At the interview with the press, Strickland discussed the impact of a tax increase on the economy.

"In my judgment, if the economy falters, the last thing we should consider would be a tax increase," he said. "I think the economy is fragile and a tax increase would be detrimental at this time of economic uncertainty."

According to the Ohio Office of Budget and Management Web site, as of July 1, 2006, the state's outstanding debt burden totaled $8,909,382,567.

Strickland's Press Secretary Keith Dailey defended the governor's position.

"Governor Strickland is committed to living within our means while continuing to invest in our priorities," Dailey said. "Because the economy is fragile and uncertain, he believes a tax increase would be detrimental."

At a recent meeting with his council of economic advisers, Strickland reported very modest growth within the economy.

Monitoring the budget and adjusting income tax rates have been an important project to Strickland, according to Dailey. Strickland announced Oct. 24 a 4.2 percent decrease in income tax withholding rates for 2008, as part of a 21 percent income tax cut that will be completed in 2009. Dailey said that Strickland intends for this tax cut to result in approximately $350 million more take home pay for Ohioans. Dailey said these new rates with take effect for pay periods ending after Jan. 1, 2008.

Dailey said Strickland has a plan to decrease the deficit despite the implementation of his budget plan.

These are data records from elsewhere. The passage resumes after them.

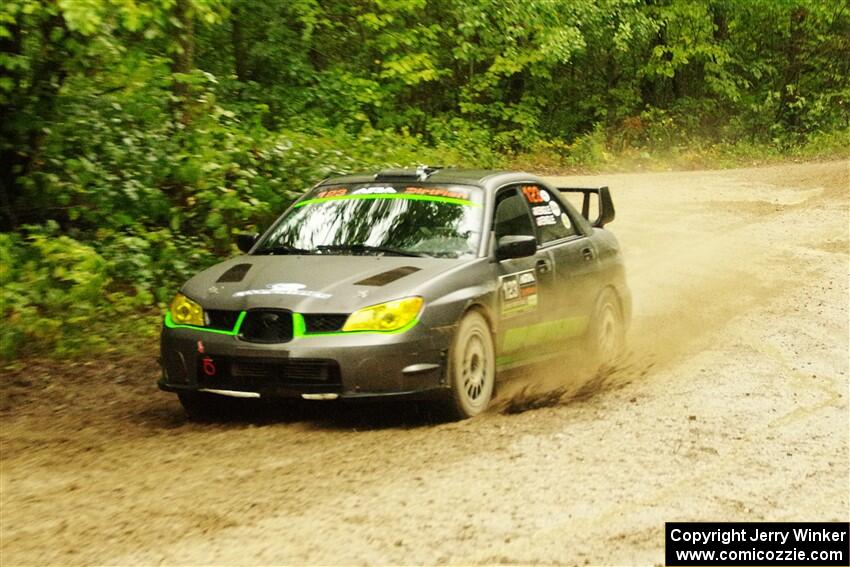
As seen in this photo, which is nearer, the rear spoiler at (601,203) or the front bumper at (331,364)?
the front bumper at (331,364)

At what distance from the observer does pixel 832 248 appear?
54.2 feet

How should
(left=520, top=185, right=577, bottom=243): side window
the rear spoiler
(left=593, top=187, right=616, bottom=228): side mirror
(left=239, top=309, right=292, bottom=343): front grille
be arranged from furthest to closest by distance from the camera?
(left=593, top=187, right=616, bottom=228): side mirror < the rear spoiler < (left=520, top=185, right=577, bottom=243): side window < (left=239, top=309, right=292, bottom=343): front grille

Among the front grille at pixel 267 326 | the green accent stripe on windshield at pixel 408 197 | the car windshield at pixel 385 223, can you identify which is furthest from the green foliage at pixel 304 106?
the front grille at pixel 267 326

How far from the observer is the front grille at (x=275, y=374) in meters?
6.82

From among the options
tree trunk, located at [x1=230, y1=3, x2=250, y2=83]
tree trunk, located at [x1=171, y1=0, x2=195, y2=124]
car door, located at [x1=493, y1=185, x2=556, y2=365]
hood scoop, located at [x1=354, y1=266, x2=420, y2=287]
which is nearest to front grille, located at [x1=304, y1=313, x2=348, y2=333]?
hood scoop, located at [x1=354, y1=266, x2=420, y2=287]

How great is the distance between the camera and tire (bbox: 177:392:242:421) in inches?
291

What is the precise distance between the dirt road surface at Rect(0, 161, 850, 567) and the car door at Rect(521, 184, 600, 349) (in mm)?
354

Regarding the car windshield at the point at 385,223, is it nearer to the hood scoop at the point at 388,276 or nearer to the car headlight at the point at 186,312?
the hood scoop at the point at 388,276

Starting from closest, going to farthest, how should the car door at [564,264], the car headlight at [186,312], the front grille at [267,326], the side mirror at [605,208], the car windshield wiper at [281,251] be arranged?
the front grille at [267,326], the car headlight at [186,312], the car windshield wiper at [281,251], the car door at [564,264], the side mirror at [605,208]

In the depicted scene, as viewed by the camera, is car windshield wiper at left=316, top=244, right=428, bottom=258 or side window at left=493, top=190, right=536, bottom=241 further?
side window at left=493, top=190, right=536, bottom=241

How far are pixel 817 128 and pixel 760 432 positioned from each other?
29804 millimetres

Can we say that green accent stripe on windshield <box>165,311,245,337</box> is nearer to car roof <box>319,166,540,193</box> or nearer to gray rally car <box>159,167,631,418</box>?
gray rally car <box>159,167,631,418</box>

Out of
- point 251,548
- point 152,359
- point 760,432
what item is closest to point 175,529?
point 251,548

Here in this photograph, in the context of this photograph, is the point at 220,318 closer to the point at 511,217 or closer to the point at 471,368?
the point at 471,368
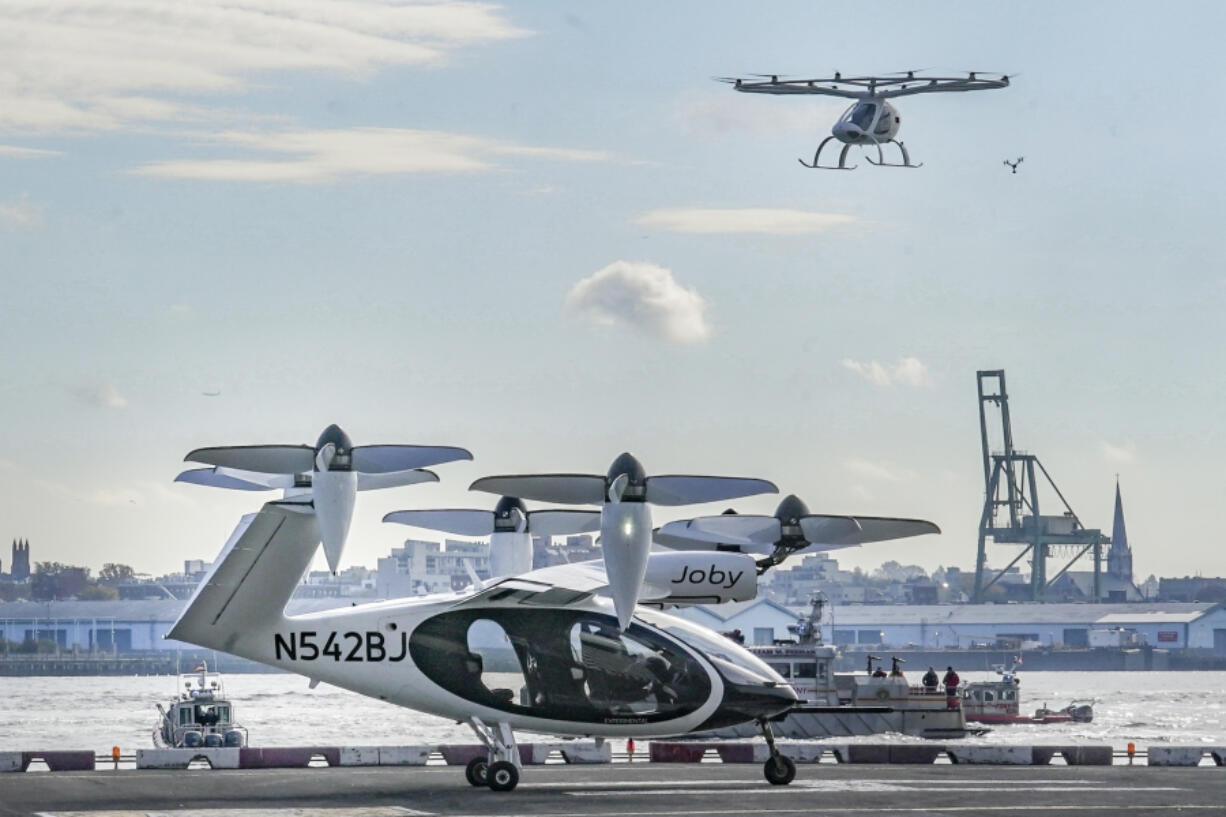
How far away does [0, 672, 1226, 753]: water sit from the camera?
70.4 m

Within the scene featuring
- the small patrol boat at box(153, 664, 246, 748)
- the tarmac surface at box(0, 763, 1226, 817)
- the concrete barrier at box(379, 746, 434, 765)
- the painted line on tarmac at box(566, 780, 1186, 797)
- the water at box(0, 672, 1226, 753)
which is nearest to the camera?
the tarmac surface at box(0, 763, 1226, 817)

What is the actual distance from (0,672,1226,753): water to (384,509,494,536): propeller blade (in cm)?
2520

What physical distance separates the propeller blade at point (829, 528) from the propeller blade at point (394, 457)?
5.80 meters

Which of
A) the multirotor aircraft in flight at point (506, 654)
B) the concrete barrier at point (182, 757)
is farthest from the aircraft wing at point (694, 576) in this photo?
the concrete barrier at point (182, 757)

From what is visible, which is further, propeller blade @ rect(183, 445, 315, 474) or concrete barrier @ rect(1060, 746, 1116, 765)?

"The governor is prepared to make the necessary adjustments to ensure the budget remains balanced," Dailey. "He will continue to collect information and assess the economic situation over the said next several weeks before making additional determinations about how to proceed."

Mike Curme, Miami University associate dean and associate professor in the Farmer School of Business, described the decision as to how to approach a budget deficit as a difficult one.